Raymond Massey (1896-1983) gives a moving performance as the
fatally-flawed Gail Wynand. Massey starred in William Cameron Menzies' film of H.G. Wells' Things to Come (1936) and was nominated for the best actor Oscar
for Abe Lincoln in Illinois
(1940). A Canadian, he served in the
Canadian armed forces in both world wars and became a U.S. citizen shortly
before he made The Fountainhead. He only portrayed a Canadian once, in Forty-Ninth Parallel (1941). His father owned farm machinery manufacturer
Massey Ferguson.
The Fountainhead, however, completely belongs to
Robert Douglas (1909-1999). It is
absolutely his finest performance, and probably his largest role, in any
film. An intelligent and effortlessly urbane
character actor with a resonant and cultivated voice, he enjoyed no great range
and was often cast as the villain, as in Selznick's
second Prisoner of Zenda
and Ivanhoe (both directed by Richard
Thorpe in 1952). In each of these films,
he was only the second villain,
backing up James Mason and George Sanders respectively. He enjoyed a second career as a highly
successful producer-director, and continued to act occasionally. The character of Ellsworth Monckton Toohey was modeled by Rand on socialist political scientist
Harold Laski (1893-1950), author of The American Presidency (1940), Reflections on the Revolution of Our Time
(1943), and The American Democracy
(1948).
Kent Smith (1907-1985) gives a good performance as the pathetic
Peter Keating, but is probably too likable to really do the character
justice. He gave excellent performances
in Jacques Tourneur's Cat People (1942) and Robert Siodmak's The Spiral Staircase (1946). Henry Hull (1890-1977), who plays Roark's
mentor Henry Cameron, played The Werewolf
of London (1935) and Prudent the arms manufacturer in Master of the World (1961) with Vincent Price. Ray Collins (1889-1965), who plays
entrepreneur Roger Enright, was one
of Orson Welles' Mercury Theater, and has
major supporting roles in Citizen Kane
(1941), The Magnificent Ambersons (1942), and Touch of Evil (1958). He
appeared on television for years being cross-examined by Raymond Burr as Police
Lt Tragg on "Perry Mason."
Veteran character actor Morris Ankrum
(1896-1964) plays the prosecutor in the climactic trial. His real name was
Nussbaum, and received his law degree from the University of Southern
California and taught economics at the University of California at Berkeley,
where he was an associate professor. He
founded the Pasadena Playhouse Theater Arts School where his students included
Robert Preston and Raymond Burr. A
contract with Paramount led to roles as the villain in a long string of
westerns throughout the 1930s.
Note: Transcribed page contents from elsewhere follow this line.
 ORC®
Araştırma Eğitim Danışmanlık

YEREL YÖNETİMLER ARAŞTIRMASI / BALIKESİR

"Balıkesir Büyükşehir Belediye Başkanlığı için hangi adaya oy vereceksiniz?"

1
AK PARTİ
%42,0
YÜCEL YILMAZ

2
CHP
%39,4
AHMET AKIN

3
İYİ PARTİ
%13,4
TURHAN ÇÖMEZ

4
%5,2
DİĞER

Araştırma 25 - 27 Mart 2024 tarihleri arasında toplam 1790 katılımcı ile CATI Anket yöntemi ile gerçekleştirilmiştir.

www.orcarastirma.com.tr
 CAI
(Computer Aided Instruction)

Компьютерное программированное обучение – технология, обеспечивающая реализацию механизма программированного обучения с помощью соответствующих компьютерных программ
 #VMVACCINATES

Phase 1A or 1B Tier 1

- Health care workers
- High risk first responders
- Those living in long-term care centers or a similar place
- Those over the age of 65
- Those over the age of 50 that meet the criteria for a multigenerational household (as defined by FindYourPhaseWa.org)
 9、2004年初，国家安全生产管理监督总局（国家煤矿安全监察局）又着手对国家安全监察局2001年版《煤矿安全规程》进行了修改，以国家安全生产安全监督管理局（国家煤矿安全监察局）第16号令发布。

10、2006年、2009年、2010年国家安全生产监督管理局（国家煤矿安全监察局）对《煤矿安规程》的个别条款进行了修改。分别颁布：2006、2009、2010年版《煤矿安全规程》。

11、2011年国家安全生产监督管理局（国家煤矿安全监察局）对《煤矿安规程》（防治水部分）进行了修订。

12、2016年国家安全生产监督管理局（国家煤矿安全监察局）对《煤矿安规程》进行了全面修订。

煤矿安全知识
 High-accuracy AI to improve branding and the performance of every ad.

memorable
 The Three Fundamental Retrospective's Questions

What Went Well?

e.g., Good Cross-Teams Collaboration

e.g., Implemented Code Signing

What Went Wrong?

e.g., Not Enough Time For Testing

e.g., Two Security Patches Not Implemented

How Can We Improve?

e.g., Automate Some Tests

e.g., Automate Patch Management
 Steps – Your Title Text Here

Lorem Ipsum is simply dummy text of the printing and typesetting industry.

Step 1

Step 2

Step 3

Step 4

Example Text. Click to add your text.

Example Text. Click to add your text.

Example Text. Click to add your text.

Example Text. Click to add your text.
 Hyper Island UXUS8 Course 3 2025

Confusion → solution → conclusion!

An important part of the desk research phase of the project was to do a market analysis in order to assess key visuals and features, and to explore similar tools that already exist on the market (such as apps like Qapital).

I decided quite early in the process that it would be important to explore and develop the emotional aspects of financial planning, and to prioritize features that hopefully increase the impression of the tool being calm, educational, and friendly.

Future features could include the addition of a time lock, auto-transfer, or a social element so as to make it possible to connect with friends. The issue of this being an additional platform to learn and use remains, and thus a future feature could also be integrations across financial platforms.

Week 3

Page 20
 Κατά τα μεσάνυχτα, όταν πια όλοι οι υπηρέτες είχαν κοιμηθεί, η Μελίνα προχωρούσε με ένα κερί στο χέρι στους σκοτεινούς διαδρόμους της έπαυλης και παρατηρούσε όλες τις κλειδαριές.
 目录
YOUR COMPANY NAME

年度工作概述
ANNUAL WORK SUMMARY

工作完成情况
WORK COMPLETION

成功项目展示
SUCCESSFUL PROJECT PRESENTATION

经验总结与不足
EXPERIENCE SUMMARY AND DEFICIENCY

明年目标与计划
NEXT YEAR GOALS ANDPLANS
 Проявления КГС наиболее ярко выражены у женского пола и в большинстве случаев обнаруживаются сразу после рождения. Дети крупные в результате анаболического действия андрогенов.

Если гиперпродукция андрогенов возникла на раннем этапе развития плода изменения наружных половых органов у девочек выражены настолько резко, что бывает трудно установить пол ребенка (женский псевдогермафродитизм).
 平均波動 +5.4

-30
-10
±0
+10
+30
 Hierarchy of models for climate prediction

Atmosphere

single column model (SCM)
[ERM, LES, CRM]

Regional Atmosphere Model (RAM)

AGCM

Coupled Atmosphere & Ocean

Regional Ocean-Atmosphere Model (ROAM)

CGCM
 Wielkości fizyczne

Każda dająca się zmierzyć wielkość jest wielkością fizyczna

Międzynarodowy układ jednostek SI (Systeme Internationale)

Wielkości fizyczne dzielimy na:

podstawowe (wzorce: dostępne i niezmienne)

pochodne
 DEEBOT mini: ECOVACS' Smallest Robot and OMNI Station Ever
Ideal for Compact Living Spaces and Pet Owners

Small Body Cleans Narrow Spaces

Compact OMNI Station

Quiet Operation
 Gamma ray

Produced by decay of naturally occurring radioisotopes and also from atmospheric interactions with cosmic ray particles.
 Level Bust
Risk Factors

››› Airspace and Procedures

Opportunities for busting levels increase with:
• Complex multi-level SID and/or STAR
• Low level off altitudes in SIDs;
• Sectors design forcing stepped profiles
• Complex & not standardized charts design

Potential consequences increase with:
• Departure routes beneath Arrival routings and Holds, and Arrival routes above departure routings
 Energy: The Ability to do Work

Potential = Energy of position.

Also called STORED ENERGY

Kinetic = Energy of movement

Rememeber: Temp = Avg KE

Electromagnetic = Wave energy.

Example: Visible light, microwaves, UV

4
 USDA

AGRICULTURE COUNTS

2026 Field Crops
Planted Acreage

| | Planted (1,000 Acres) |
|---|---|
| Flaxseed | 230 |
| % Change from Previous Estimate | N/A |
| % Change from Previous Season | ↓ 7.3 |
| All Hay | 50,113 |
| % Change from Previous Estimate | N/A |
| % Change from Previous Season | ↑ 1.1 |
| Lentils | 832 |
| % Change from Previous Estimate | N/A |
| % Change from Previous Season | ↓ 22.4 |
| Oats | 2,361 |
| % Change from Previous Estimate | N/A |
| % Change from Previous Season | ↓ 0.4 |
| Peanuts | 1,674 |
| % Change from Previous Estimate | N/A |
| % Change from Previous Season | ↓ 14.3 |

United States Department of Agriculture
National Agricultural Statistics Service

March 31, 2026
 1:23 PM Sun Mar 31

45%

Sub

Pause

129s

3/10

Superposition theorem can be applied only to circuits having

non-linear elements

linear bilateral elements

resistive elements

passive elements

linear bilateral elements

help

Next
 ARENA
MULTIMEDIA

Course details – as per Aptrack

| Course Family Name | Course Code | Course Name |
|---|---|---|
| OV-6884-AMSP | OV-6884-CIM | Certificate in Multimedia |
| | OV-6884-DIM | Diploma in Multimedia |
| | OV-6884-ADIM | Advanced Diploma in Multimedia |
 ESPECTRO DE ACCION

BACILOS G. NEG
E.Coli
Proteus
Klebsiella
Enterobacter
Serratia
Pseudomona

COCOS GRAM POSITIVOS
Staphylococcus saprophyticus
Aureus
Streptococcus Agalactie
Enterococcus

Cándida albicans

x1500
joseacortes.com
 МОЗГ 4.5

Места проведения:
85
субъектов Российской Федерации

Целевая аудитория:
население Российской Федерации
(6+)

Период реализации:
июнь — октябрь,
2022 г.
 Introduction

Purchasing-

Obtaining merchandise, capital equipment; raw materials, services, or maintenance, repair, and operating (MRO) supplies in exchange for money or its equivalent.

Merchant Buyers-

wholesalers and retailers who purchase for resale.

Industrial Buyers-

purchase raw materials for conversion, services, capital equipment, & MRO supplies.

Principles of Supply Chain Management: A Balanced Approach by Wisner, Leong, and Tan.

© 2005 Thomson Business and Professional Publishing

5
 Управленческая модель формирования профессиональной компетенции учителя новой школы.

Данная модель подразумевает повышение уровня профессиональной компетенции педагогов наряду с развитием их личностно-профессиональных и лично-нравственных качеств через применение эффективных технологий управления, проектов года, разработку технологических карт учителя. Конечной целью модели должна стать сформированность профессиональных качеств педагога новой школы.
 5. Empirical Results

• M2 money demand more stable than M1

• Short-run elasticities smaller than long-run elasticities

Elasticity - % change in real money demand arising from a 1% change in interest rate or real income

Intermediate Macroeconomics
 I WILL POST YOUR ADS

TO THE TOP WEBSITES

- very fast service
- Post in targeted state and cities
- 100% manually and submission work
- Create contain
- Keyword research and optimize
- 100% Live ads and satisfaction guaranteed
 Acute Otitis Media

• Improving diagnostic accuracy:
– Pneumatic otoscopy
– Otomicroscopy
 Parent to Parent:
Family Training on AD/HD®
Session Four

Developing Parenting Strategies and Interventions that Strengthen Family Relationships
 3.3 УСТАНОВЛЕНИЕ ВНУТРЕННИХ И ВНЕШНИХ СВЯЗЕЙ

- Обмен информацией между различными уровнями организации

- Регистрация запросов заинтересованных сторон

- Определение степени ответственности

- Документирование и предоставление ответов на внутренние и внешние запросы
Later on,
he often played doctors as in Kurt Neumann's Kronos (1957), lawyers as in The Fountainhead, scientists as in Rocketship XM (1950), or other professionals, but
he became typecast as a general in the 1950s.
He played a colonel in William Cameron Menzies'
Invasion from Mars (1953) and generals
in Vera Cruz (1954) with Gary Cooper
and Burt Lancaster, as well as the first film in Superscope,
Earth vs. the Flying Saucers (1956), The Giant Claw, Beginning of the End (both 1957), and From the Earth to the Moon (1958) as U.S. Grant, no less. He played an admiral in The Eternal Sea (1955) and the secretary of defense in Red Planet Mars (1952). He often played the judge on "Perry
Mason" with his student Raymond Burr.